Формочки вылепил из гипса, просто придав им округлую форму своими пальцами. То есть, я вдавил в него крупную монету, что нашёл здесь же, и форма для золота оказалась готова. А вот дальнейшее действо потребовало много времени: несколько часов я потратил на извлечение драгоценностей камней. Большинство, к сожалению, пришлось выкинуть: все эти алмазы до десятых долей карата интересны разве что стекольщикам, да и то лишь для того, чтобы сделать из них стеклорезы.
Я безжалостно выкинул половину камней, а позже ещё часть. Возиться с ними не стоило, продать невозможно, поэтому пусть валяются на улице в пыли. Между тем температура в тигле уже поднялась до необходимой, и помещённое в него золото стало потихоньку плавиться. Процесс, как говорится, пошёл.

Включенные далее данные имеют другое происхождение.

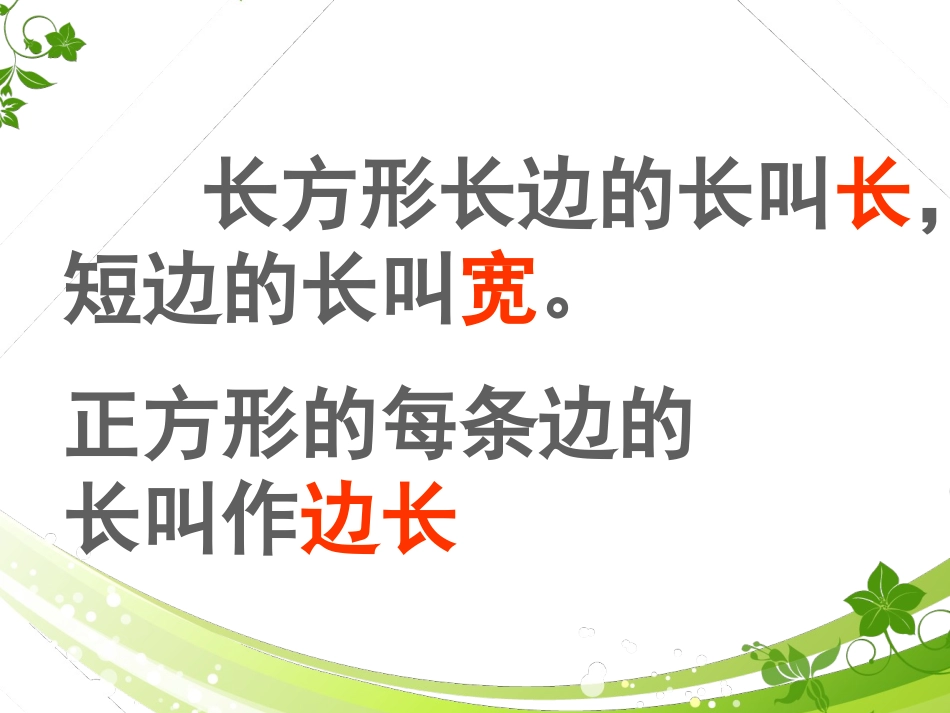 长方形长边的长叫长，短边的长叫宽。

正方形的每条边的长叫作边长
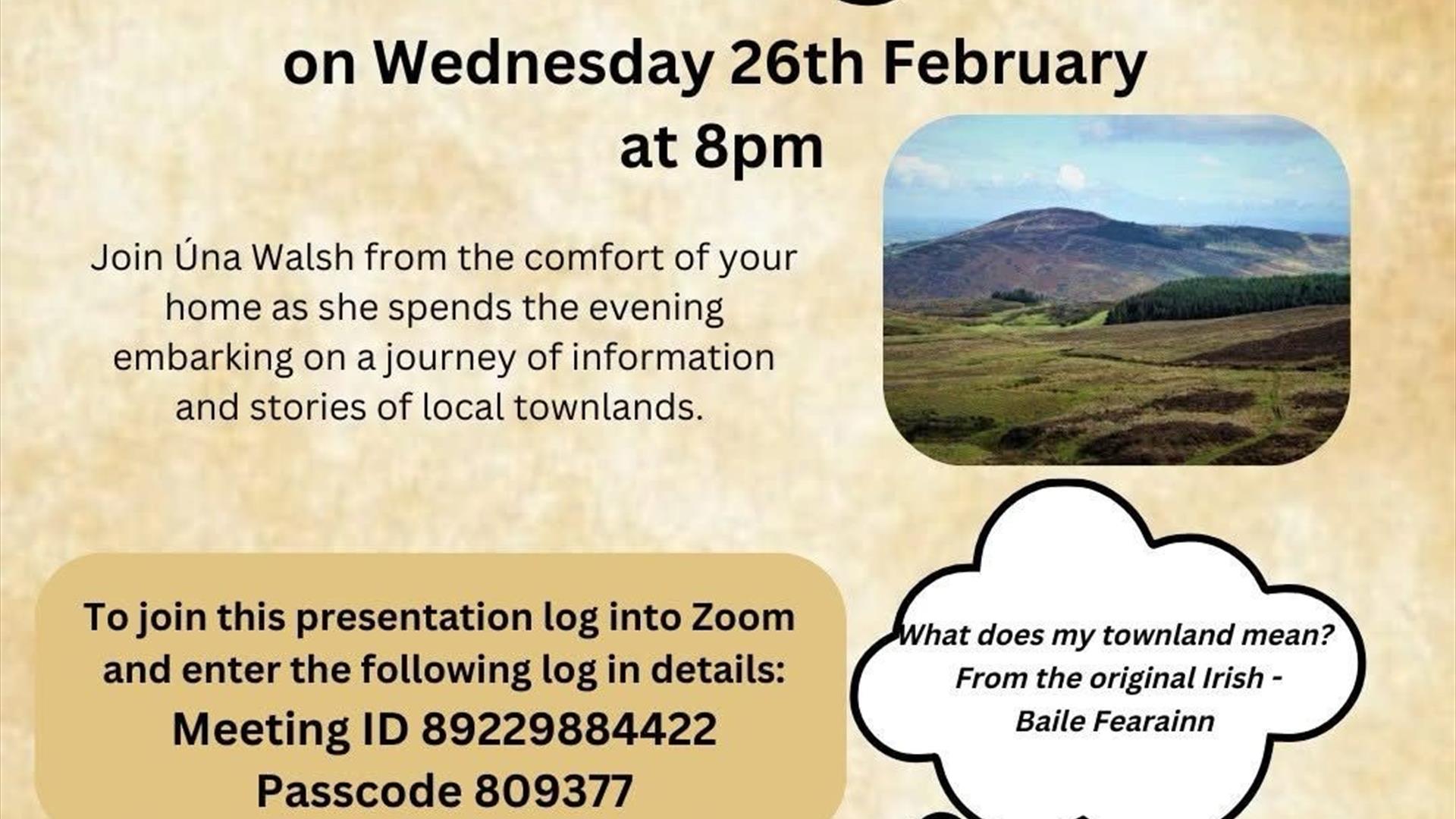 on Wednesday 26th February at 8pm

Join Úna Walsh from the comfort of your home as she spends the evening embarking on a journey of information and stories of local townlands.

To join this presentation log into Zoom and enter the following log in details:
Meeting ID 89229884422
Passcode 809377

What does my townland mean? From the original Irish - Baile Fearainn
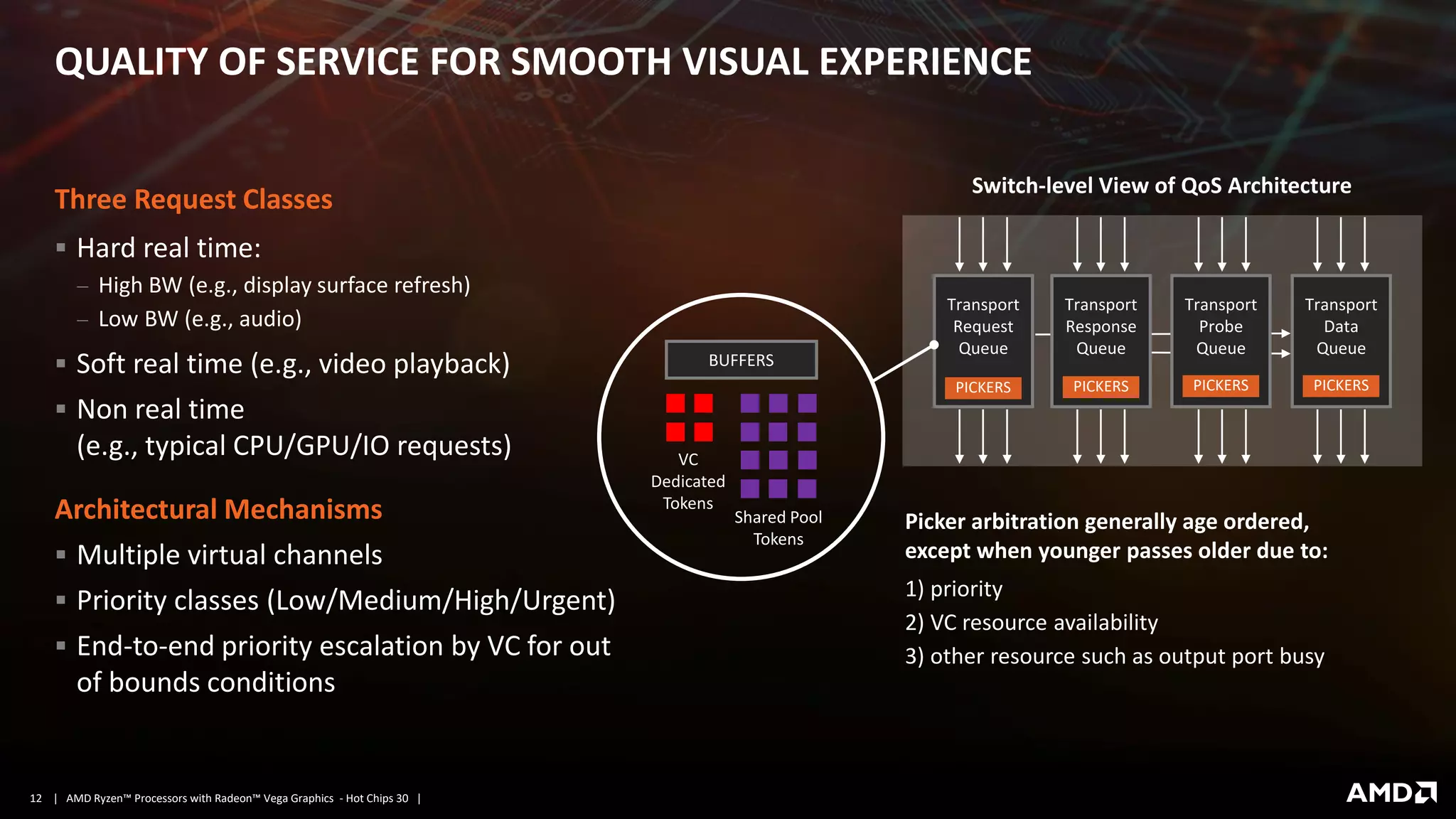 QUALITY OF SERVICE FOR SMOOTH VISUAL EXPERIENCE

Three Request Classes

▪ Hard real time:
– High BW (e.g., display surface refresh)
– Low BW (e.g., audio)
▪ Soft real time (e.g., video playback)
▪ Non real time (e.g., typical CPU/GPU/IO requests)

Architectural Mechanisms

▪ Multiple virtual channels
▪ Priority classes (Low/Medium/High/Urgent)
▪ End-to-end priority escalation by VC for out of bounds conditions

BUFFERS

VC Dedicated Tokens

Shared Pool Tokens

Switch-level View of QoS Architecture

Transport Request Queue
PICKERS

Transport Response Queue
PICKERS

Transport Probe Queue
PICKERS

Transport Data Queue
PICKERS

Picker arbitration generally age ordered, except when younger passes older due to:
1) priority
2) VC resource availability
3) other resource such as output port busy

12 | AMD Ryzen™ Processors with Radeon™ Vega Graphics - Hot Chips 30 |

AMD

Как только золото принимало консистенцию масла, я сливал его в форму, и снова ставил на огонь, добавляя следующую порцию лома из украшений. Работа для новичка всё же достаточно сложная, но в деле приготовления всяких снадобий, их возгонки, нагрева и прочего новичком я не был.
Через несколько часов всё золото оказалось переплавлено в маленькие слитки, теперь можно идти к Чарти. Взяв часть камней, которых набралось не так уж много, и один слиток золота, я двинулся на поиски подельника. В прошлый раз он рассказал, где ещё его можно найти, если не окажется дома. Поэтому, не обнаружив Чарти в его квартире, я решил не ждать и прогуляться по тому адресу, где он мог находиться.
Уже поздним вечером Чарти вышел из этого дома и направился в сторону своей квартиры, тут-то я его и перехватил.
— Чарти, как поживаешь? — подкрался я к нему сзади. Тот вздрогнул, обернулся и, увидев меня, немного успокоился.
— По-всякому, но деньги есть, и можно жить.
— А хорошо жить ещё лучше, да. Помнишь, я тебе говорил, что мне нужно будет сдать золото? Ты тогда всё узнал?